| Given task 1 |
In the datafile documentation excerpt, which method is described as providing only the header information?
| Given task 2 |
Reproduce the datafile documentation excerpt from "Use case: update" up to and including "of the demand.".

| Extracted text |
*-*-*
The :meth:`readheader` will provide only the header information.
This is a quick way of getting meta info on the file.


.. code-block:: py

        >>> import irfpy.util.datafile
        >>> df = irfpy.util.datafile.Datafile()
        >>> df.readheader(open('tutdf_v1.0.txt'))

.. note::

        So far :meth:`readtrail` assumes to start a correct file pointer,
        so that only works after :meth:`readdata`.


Use case: update the header
...........................

It is a general demand to update the file format or contents.
Updating header is a simple case of the demand.

Consider you want to add "START_TIME" and "STOP_TIME" entry into the header.
Also, you want to remove "SENSOR" entry from the header.
*-*-*
| Entries supplied |

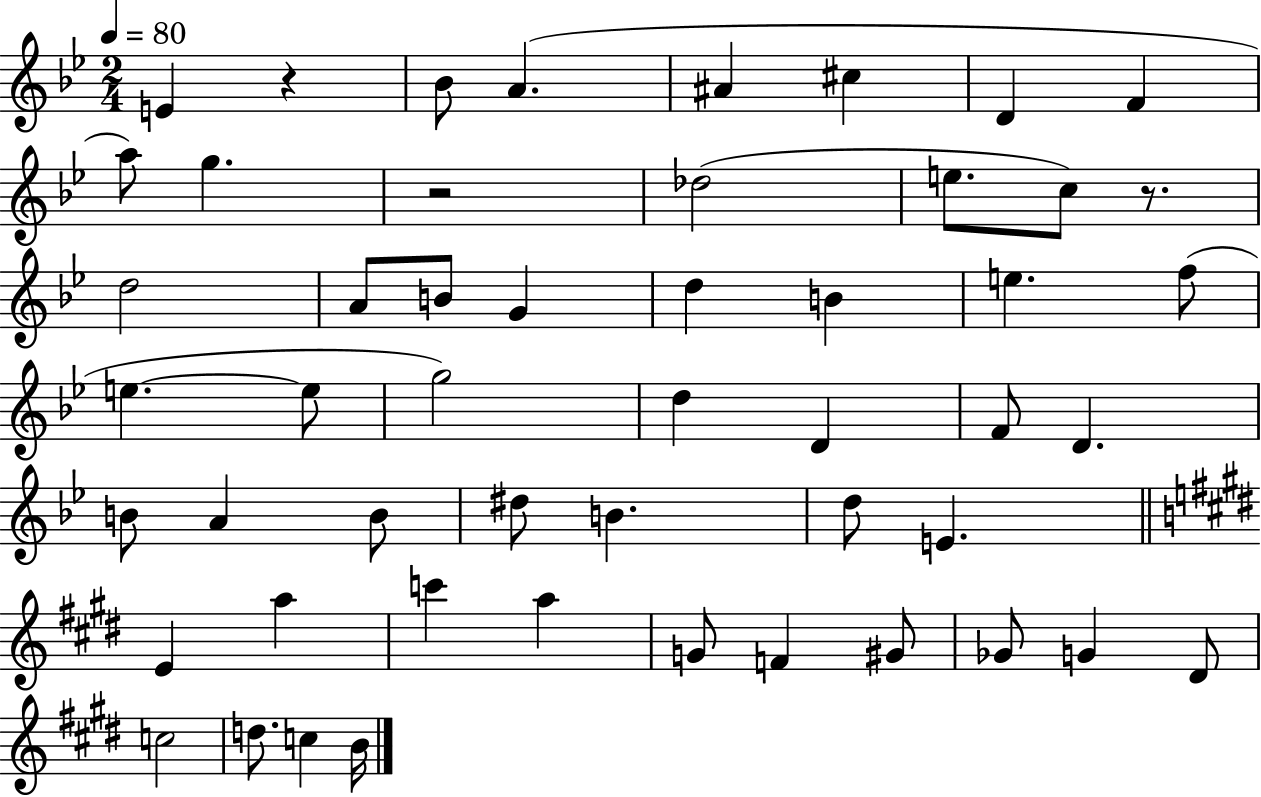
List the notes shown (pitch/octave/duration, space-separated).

E4/q R/q Bb4/e A4/q. A#4/q C#5/q D4/q F4/q A5/e G5/q. R/h Db5/h E5/e. C5/e R/e. D5/h A4/e B4/e G4/q D5/q B4/q E5/q. F5/e E5/q. E5/e G5/h D5/q D4/q F4/e D4/q. B4/e A4/q B4/e D#5/e B4/q. D5/e E4/q. E4/q A5/q C6/q A5/q G4/e F4/q G#4/e Gb4/e G4/q D#4/e C5/h D5/e. C5/q B4/s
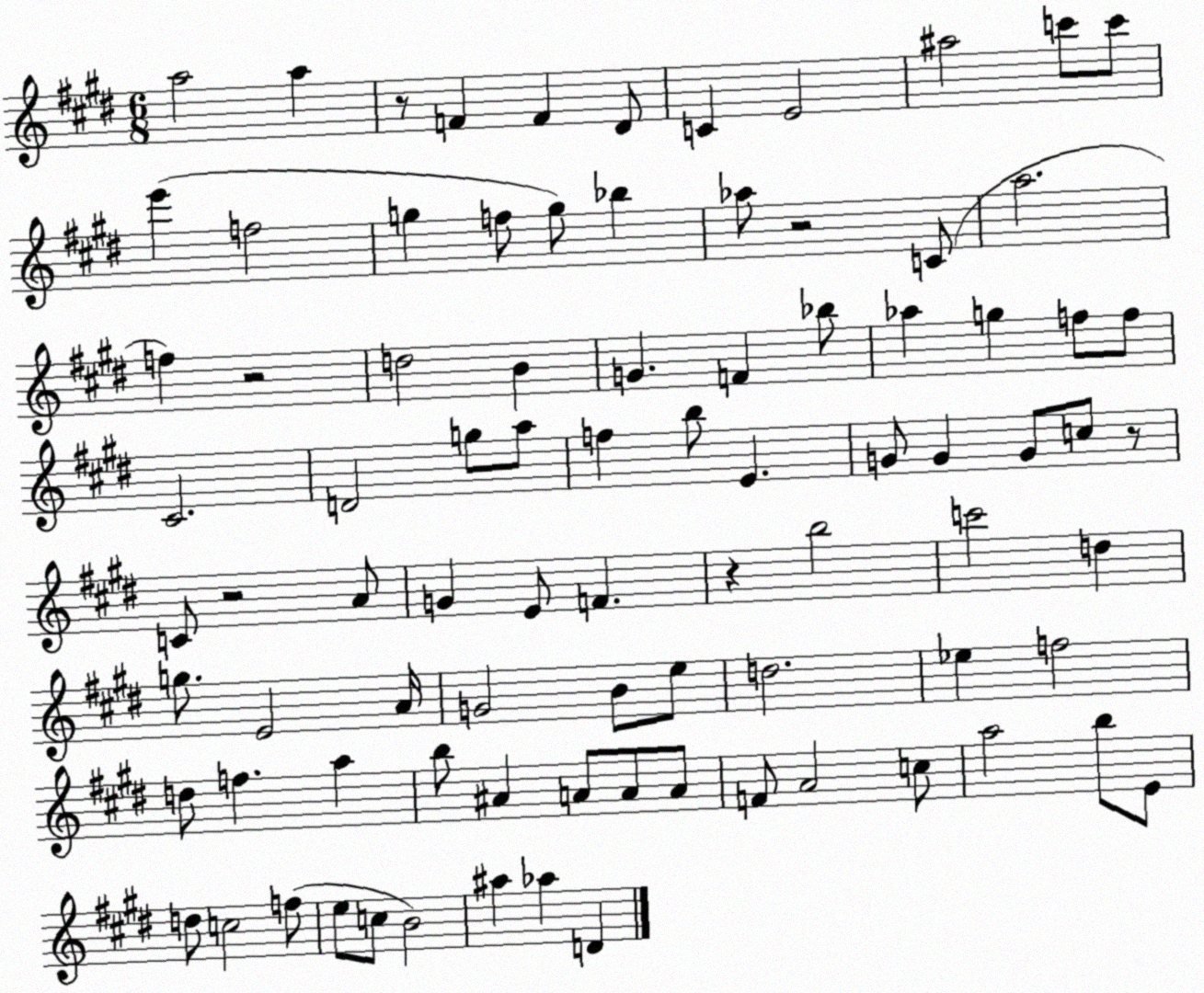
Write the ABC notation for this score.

X:1
T:Untitled
M:6/8
L:1/4
K:E
a2 a z/2 F F ^D/2 C E2 ^a2 c'/2 c'/2 e' f2 g f/2 g/2 _b _a/2 z2 C/2 a2 f z2 d2 B G F _b/2 _a g f/2 f/2 ^C2 D2 g/2 a/2 f b/2 E G/2 G G/2 c/2 z/2 C/2 z2 A/2 G E/2 F z b2 c'2 d g/2 E2 A/4 G2 B/2 e/2 d2 _e f2 d/2 f a b/2 ^A A/2 A/2 A/2 F/2 A2 c/2 a2 b/2 E/2 d/2 c2 f/2 e/2 c/2 B2 ^a _a D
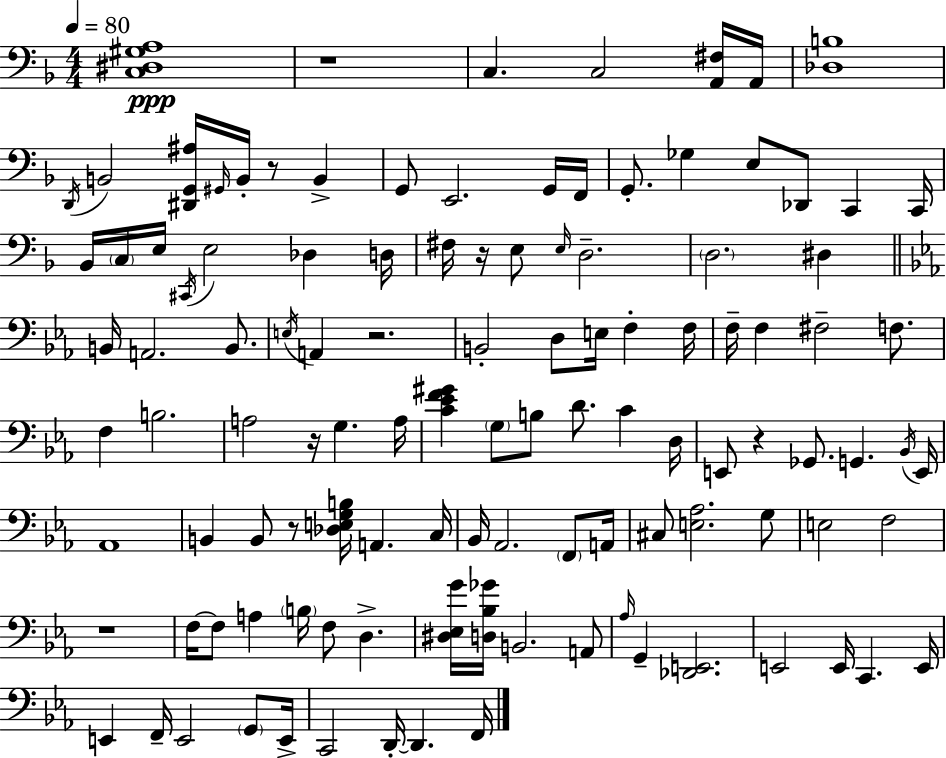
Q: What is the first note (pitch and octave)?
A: C3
*-*-*
| Result 1 |
The readheader method.

| Result 2 |
Use case: update the header
...........................

It is a general demand to update the file format or contents.
Updating header is a simple case of the demand.